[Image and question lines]
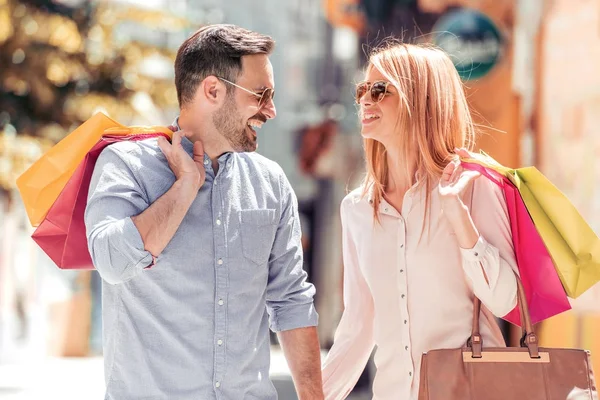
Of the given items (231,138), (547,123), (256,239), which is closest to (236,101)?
(231,138)

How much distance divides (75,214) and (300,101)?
13927 millimetres

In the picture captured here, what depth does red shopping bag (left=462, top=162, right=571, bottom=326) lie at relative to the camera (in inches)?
134

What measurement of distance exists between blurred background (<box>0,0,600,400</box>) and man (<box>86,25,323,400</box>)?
3.14ft

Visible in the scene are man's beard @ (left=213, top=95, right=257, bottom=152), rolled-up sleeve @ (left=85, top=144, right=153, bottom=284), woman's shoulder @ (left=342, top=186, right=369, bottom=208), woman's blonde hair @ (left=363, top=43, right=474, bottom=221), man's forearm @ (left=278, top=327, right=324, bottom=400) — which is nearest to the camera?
rolled-up sleeve @ (left=85, top=144, right=153, bottom=284)

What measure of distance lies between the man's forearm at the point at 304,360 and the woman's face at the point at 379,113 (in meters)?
0.79

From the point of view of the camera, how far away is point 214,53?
3.34 metres

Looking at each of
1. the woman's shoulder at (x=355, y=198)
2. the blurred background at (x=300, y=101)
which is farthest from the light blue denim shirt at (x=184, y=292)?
the blurred background at (x=300, y=101)

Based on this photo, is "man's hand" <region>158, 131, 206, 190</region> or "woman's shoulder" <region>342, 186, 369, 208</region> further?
"woman's shoulder" <region>342, 186, 369, 208</region>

#### Task prompt:
Render the lines above as a Markdown table with the columns "Row" and "Line", numbering each row and skipping blank lines. Leave the picture out.

#### Full solution:
| Row | Line |
|---|---|
| 1 | Of the given items (231,138), (547,123), (256,239), which is closest to (236,101)? |
| 2 | (231,138) |
| 3 | How much distance divides (75,214) and (300,101)? |
| 4 | 13927 millimetres |
| 5 | In the picture captured here, what depth does red shopping bag (left=462, top=162, right=571, bottom=326) lie at relative to the camera (in inches)? |
| 6 | 134 |
| 7 | What measurement of distance exists between blurred background (<box>0,0,600,400</box>) and man (<box>86,25,323,400</box>)? |
| 8 | 3.14ft |
| 9 | Visible in the scene are man's beard @ (left=213, top=95, right=257, bottom=152), rolled-up sleeve @ (left=85, top=144, right=153, bottom=284), woman's shoulder @ (left=342, top=186, right=369, bottom=208), woman's blonde hair @ (left=363, top=43, right=474, bottom=221), man's forearm @ (left=278, top=327, right=324, bottom=400) — which is nearest to the camera? |
| 10 | rolled-up sleeve @ (left=85, top=144, right=153, bottom=284) |
| 11 | What measure of distance lies between the man's forearm at the point at 304,360 and the woman's face at the point at 379,113 (in meters)? |
| 12 | 0.79 |
| 13 | From the point of view of the camera, how far away is point 214,53? |
| 14 | 3.34 metres |
| 15 | Looking at each of |
| 16 | 1. the woman's shoulder at (x=355, y=198) |
| 17 | 2. the blurred background at (x=300, y=101) |
| 18 | which is farthest from the light blue denim shirt at (x=184, y=292)? |
| 19 | the blurred background at (x=300, y=101) |
| 20 | Based on this photo, is "man's hand" <region>158, 131, 206, 190</region> or "woman's shoulder" <region>342, 186, 369, 208</region> further? |
| 21 | "woman's shoulder" <region>342, 186, 369, 208</region> |